The Phenomenon of Cause Marketing
Why Products Are Plastered with Pink Ribbons Every October
National Breast Cancer Awareness Month (NBCAM) was started by a pharmaceutical company that had ties to tamoxifen, an anti-cancer drug still used widely today. The aim of NBCAM was to make sure every woman was aware of this disease, and to promote mammography as the most powerful weapon in the fight against breast cancer. Back in the 1980s, this seemed like a reasonable goal. Is it still today?
Every October, companies plaster products from soup to vacuum cleaners with pink banners and those ubiquitous pink ribbons under the guise of helping cancer patients. Termed “cause marketing,” a percentage of the profits from these products are promised to breast cancer awareness charities, garnering companies the tax break they desire while advertising the good they want us to believe they are doing. Even small businesses, such as bars and restaurants, get in on the hype, promoting pink drinks and donating a portion of the profits. The White House, the Empire State Building, and the uniforms of NFL athletes all turn pink—all for the cause of breast cancer awareness.
The Susan G. Komen Foundation is the charity perhaps most closely associated with breast cancer. Despite having had “for the cure” in its name for most of its existence, this organization focuses on awareness rather than research. And many charities follow suit, raking in tens of millions of dollars yearly. But is spending money on all this awareness still necessary? Breasts are now out and proud—there’s no longer embarrassment associated with having them or having them removed.
Having worked as a school employee from elementary to high school, I know firsthand that children at every grade level are aware of breast cancer. “I heart boobies” bracelets are popular, especially among the middle school set. When you ask children why they’re wearing them, the universal answer is “To support breast cancer awareness.” (The real answer is because the message is subversively trendy.) Even third to fifth graders can converse on the topic. Many have had teachers or parents with breast cancer, and they too live in a culture that turns pink every October. I’ve seen small kids collect pennies for breast cancer awareness and wear pink at Little League games, saying the word “breast” as casually as they would any other body part.
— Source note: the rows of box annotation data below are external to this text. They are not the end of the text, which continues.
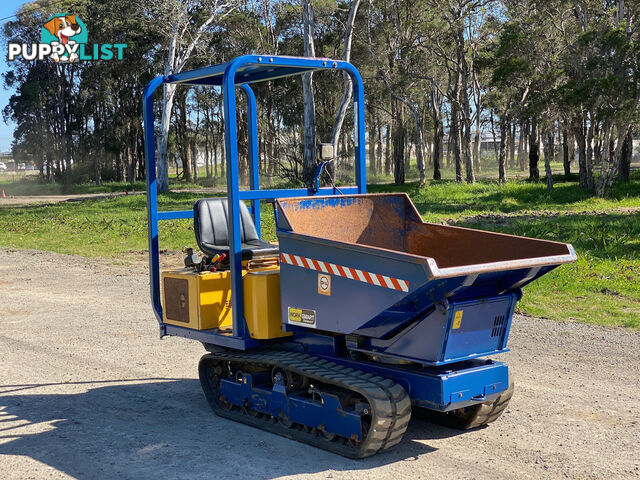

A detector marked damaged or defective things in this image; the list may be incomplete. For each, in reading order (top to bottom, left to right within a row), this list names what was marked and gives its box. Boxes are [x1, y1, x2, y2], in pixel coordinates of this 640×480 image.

rusty dump bucket [276, 195, 576, 364]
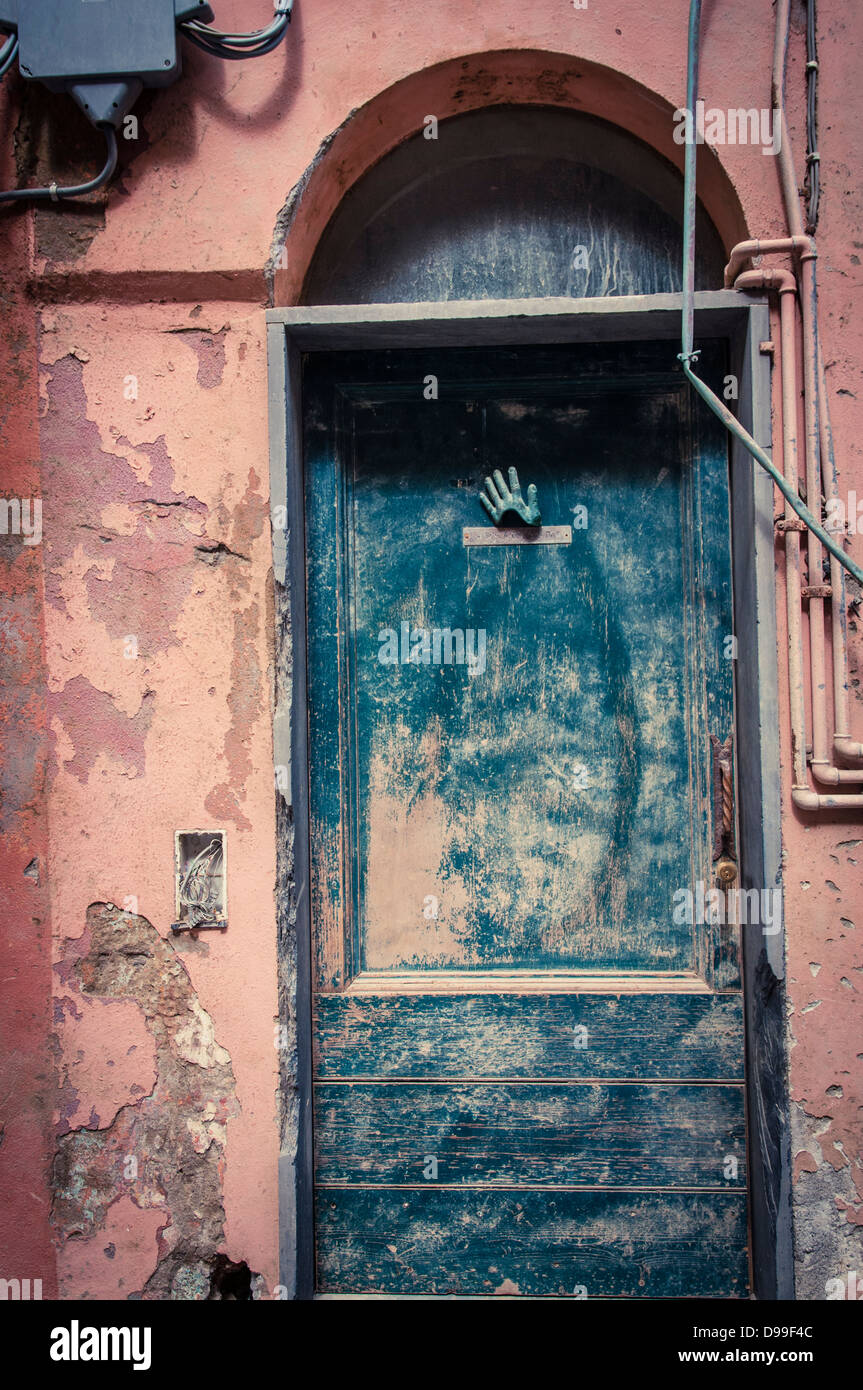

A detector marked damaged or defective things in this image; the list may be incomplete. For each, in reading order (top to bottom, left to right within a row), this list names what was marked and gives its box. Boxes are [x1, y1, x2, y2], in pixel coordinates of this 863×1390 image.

damaged wall outlet [171, 836, 226, 936]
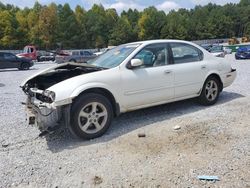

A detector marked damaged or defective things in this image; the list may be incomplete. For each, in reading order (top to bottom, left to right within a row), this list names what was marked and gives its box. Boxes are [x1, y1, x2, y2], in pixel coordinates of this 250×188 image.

front bumper damage [23, 89, 71, 132]
damaged white car [20, 40, 236, 140]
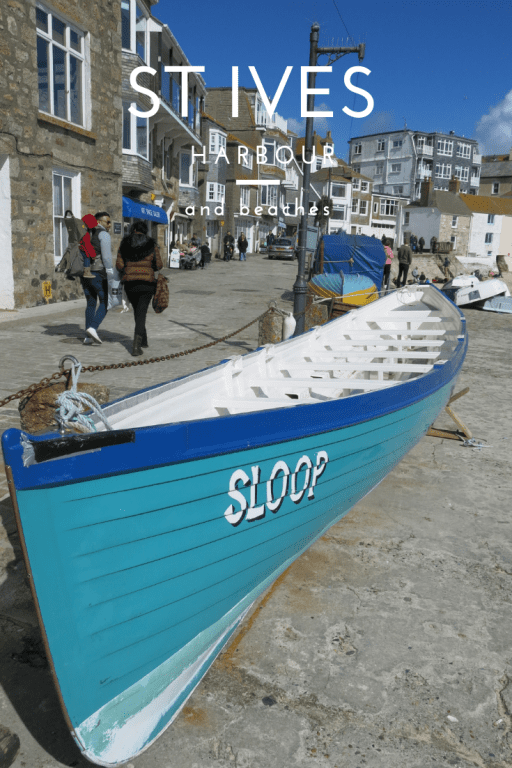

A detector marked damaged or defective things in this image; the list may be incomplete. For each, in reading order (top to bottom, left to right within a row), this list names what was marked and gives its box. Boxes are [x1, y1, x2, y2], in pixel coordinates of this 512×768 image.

rusty chain [0, 308, 276, 412]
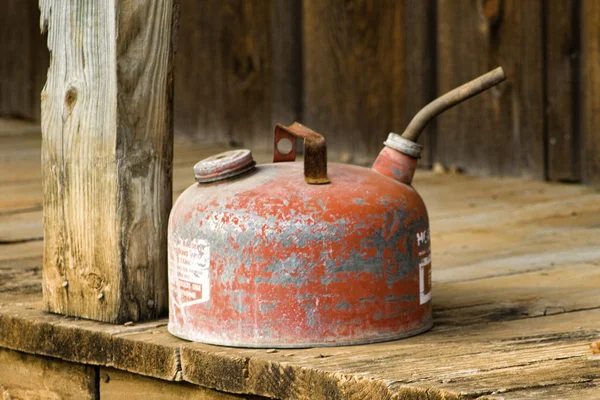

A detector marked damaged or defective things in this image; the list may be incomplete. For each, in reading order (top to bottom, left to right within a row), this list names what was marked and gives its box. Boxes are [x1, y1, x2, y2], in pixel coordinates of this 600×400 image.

rusted handle bracket [274, 122, 330, 184]
rusty metal gas can [166, 66, 504, 346]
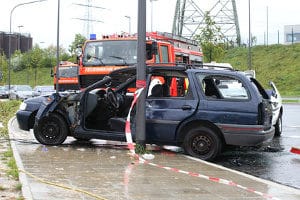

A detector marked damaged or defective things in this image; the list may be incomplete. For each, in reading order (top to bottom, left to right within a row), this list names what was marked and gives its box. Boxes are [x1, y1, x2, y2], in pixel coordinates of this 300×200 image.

crashed blue suv [32, 66, 274, 161]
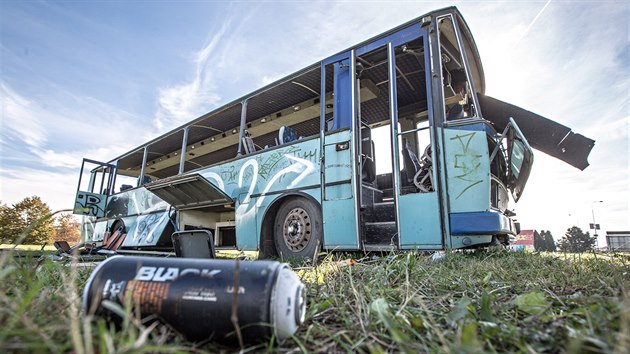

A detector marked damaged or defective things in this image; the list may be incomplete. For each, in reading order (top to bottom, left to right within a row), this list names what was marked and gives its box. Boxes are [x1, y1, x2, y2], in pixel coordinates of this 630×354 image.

abandoned bus [73, 6, 592, 258]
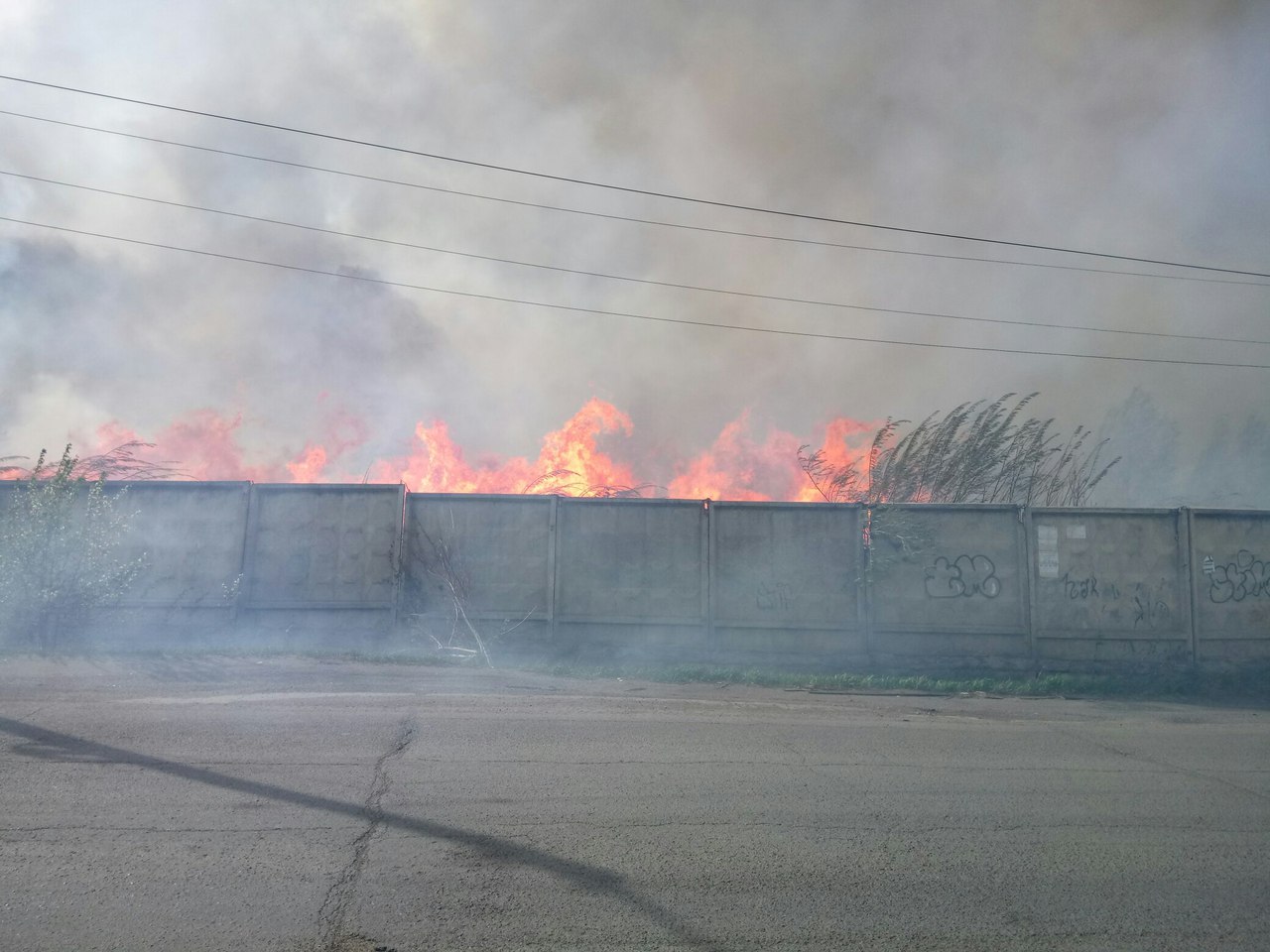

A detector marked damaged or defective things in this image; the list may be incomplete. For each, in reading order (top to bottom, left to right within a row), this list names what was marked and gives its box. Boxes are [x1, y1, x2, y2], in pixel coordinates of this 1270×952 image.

cracked asphalt road [2, 658, 1270, 948]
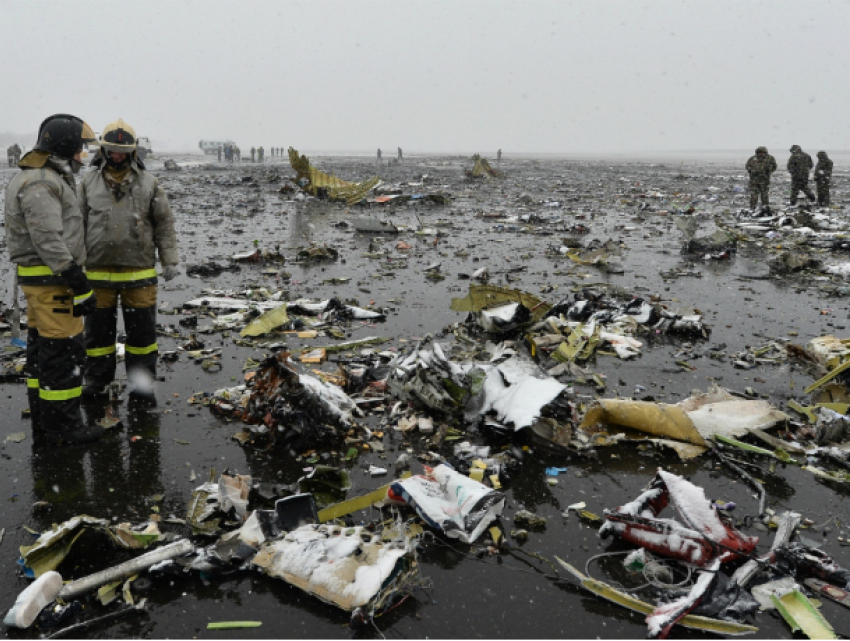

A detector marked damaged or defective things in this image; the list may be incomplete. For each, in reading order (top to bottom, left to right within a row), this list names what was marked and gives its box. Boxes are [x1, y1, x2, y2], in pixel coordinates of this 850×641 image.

torn metal sheet [288, 146, 378, 204]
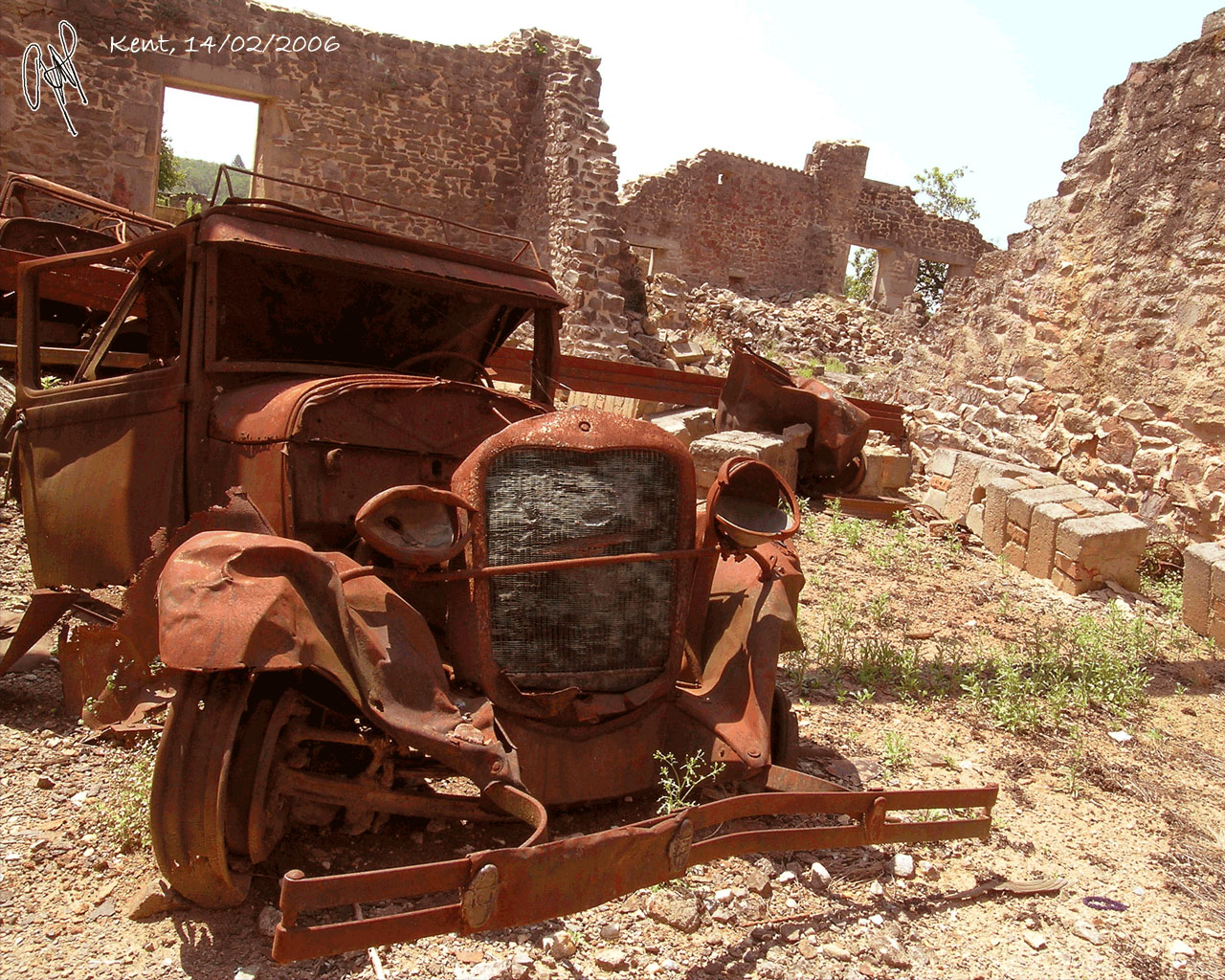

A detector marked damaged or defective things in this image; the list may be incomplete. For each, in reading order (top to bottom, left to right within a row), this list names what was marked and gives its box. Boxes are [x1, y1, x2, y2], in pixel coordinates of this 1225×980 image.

crumpled fender [156, 531, 512, 784]
rusted headlight [355, 484, 473, 566]
rusted car wreck [2, 172, 994, 960]
rusted metal debris [2, 172, 994, 960]
second rusted car wreck [5, 172, 994, 960]
rusted headlight [710, 456, 803, 546]
rusted running board [270, 764, 994, 965]
rusted bumper [270, 764, 994, 965]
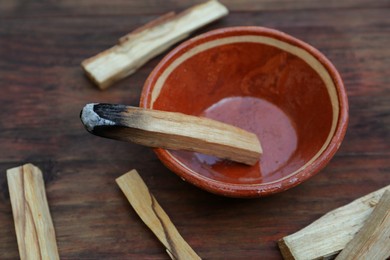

For many women, their first mammogram is as much a rite of passage as is their first period, and women often talk about at what age they got their “baseline.” Today, women aren’t afraid to go see doctors for screenings. And now, cancer is the first thing they think of upon finding a lump, not the last.
If the goal of breast cancer awareness has been achieved—and I believe it has—then that still leaves early detection. Finding cancer early enough to prevent spread would be a worthy goal if that was all there was to curing cancer. Unfortunately, there’s no evidence to suggest that it is, and there’s plenty to prove that it isn’t.